Delek Logistics Partners, LP - Tender Offer 2024 (US) - Results
Delek Logistics Partners, LP and Delek Logistics Finance Corp. Announce Results of Tender Offer for Any and All of their Outstanding 6.75% Senior Notes due 2025 - US24665FAB85 - US24665FAA03 (144A)
11 MARCH 2024
Full announcement including disclaimers and offer restrictions available via Prnewswire: Source: Delek Logistics Partners, LP
"BRENTWOOD, Tenn., March 11, 2024 /PRNewswire/ -- Delek Logistics Partners, LP (NYSE: DKL) ("Delek Logistics") and Delek Logistics Finance Corp., a subsidiary of Delek Logistics (together with Delek Logistics, the "Offerors"), announced today that they have received, as of 5:00 p.m., New York City time, on March 8, 2024 (the "Expiration Time"), tenders from holders of $155,991,000 in aggregate principal amount (excluding tenders through guaranteed delivery procedures), representing approximately 62.4%, of the Offerors' 6.75% Senior Notes due 2025 (CUSIP Nos. 24665FAB8 / 24665FAA0 (144A)) (ISINs US24665FAB85 / US24665FAA03 (144A) (the "Notes"), in connection with the Offerors' previously announced tender offer (the "Offer"), which commenced February 28, 2024 and is described in the Offer to Purchase, dated as of February 28, 2024, and the related Letter of Transmittal and Notice of Guaranteed Delivery (collectively, the "Offer Documents").

*ENTRIES SHOWN*.
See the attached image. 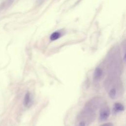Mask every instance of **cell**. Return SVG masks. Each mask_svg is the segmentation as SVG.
I'll list each match as a JSON object with an SVG mask.
<instances>
[{"mask_svg":"<svg viewBox=\"0 0 126 126\" xmlns=\"http://www.w3.org/2000/svg\"><path fill=\"white\" fill-rule=\"evenodd\" d=\"M102 98L98 96L88 100L77 116L75 126H89L91 125L95 120L97 110L102 105Z\"/></svg>","mask_w":126,"mask_h":126,"instance_id":"cell-1","label":"cell"},{"mask_svg":"<svg viewBox=\"0 0 126 126\" xmlns=\"http://www.w3.org/2000/svg\"><path fill=\"white\" fill-rule=\"evenodd\" d=\"M104 85L109 96L112 99L118 98L123 92V84L120 76L107 75Z\"/></svg>","mask_w":126,"mask_h":126,"instance_id":"cell-2","label":"cell"},{"mask_svg":"<svg viewBox=\"0 0 126 126\" xmlns=\"http://www.w3.org/2000/svg\"><path fill=\"white\" fill-rule=\"evenodd\" d=\"M110 114V110L108 106L104 105L102 107L99 111V119L100 121H104L106 120L109 117Z\"/></svg>","mask_w":126,"mask_h":126,"instance_id":"cell-3","label":"cell"},{"mask_svg":"<svg viewBox=\"0 0 126 126\" xmlns=\"http://www.w3.org/2000/svg\"><path fill=\"white\" fill-rule=\"evenodd\" d=\"M104 73V70L100 66L97 67L94 70V72L93 73L94 81L95 82L100 81L102 79Z\"/></svg>","mask_w":126,"mask_h":126,"instance_id":"cell-4","label":"cell"},{"mask_svg":"<svg viewBox=\"0 0 126 126\" xmlns=\"http://www.w3.org/2000/svg\"><path fill=\"white\" fill-rule=\"evenodd\" d=\"M32 97L30 92H27L25 95L24 99V104L26 107H29L32 104Z\"/></svg>","mask_w":126,"mask_h":126,"instance_id":"cell-5","label":"cell"},{"mask_svg":"<svg viewBox=\"0 0 126 126\" xmlns=\"http://www.w3.org/2000/svg\"><path fill=\"white\" fill-rule=\"evenodd\" d=\"M125 107L122 103H116L113 106V111L114 113H118L124 110Z\"/></svg>","mask_w":126,"mask_h":126,"instance_id":"cell-6","label":"cell"},{"mask_svg":"<svg viewBox=\"0 0 126 126\" xmlns=\"http://www.w3.org/2000/svg\"><path fill=\"white\" fill-rule=\"evenodd\" d=\"M61 33L60 32H55L51 34L50 36V39L52 41H54L59 39L61 37Z\"/></svg>","mask_w":126,"mask_h":126,"instance_id":"cell-7","label":"cell"},{"mask_svg":"<svg viewBox=\"0 0 126 126\" xmlns=\"http://www.w3.org/2000/svg\"><path fill=\"white\" fill-rule=\"evenodd\" d=\"M14 0H4L2 3V7L7 8L9 7L13 2Z\"/></svg>","mask_w":126,"mask_h":126,"instance_id":"cell-8","label":"cell"},{"mask_svg":"<svg viewBox=\"0 0 126 126\" xmlns=\"http://www.w3.org/2000/svg\"><path fill=\"white\" fill-rule=\"evenodd\" d=\"M100 126H114L113 124L111 123H107L100 125Z\"/></svg>","mask_w":126,"mask_h":126,"instance_id":"cell-9","label":"cell"}]
</instances>
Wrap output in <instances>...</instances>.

*CHALLENGE 1*. According to the tender offer announcement, roughly what percentage of the Offerors' 6.75% Senior Notes due 2025 was tendered by the Expiration Time?
*CHALLENGE 2*. Write out the part of the tender offer announcement that begins at the words "Delek Logistics Partners, LP - Tender" and ends after the words "- US24665FAA03 (144A)".
*CHALLENGE 3*. Rewrite the paragraph of the tender offer announcement that opens with "BRENTWOOD, Tenn., March 11, 2024" as a short bulleted list that keeps its main facts.

*TASK RESPONSE 1*. Approximately 62.4%.

*TASK RESPONSE 2*.
Delek Logistics Partners, LP - Tender Offer 2024 (US) - Results
Delek Logistics Partners, LP and Delek Logistics Finance Corp. Announce Results of Tender Offer for Any and All of their Outstanding 6.75% Senior Notes due 2025 - US24665FAB85 - US24665FAA03 (144A)

*TASK RESPONSE 3*.
- On March 11, 2024, Delek Logistics Partners, LP (NYSE: DKL) and its subsidiary Delek Logistics Finance Corp. (together, the "Offerors") announced the tender results.
- By the Expiration Time, 5:00 p.m. New York City time on March 8, 2024, holders had tendered $155,991,000 in aggregate principal amount. This figure excludes tenders through guaranteed delivery procedures.
- That amount is about 62.4% of the Offerors' 6.75% Senior Notes due 2025.
- The Offer began on February 28, 2024. It is described in the Offer to Purchase of that date and in the related Letter of Transmittal and Notice of Guaranteed Delivery.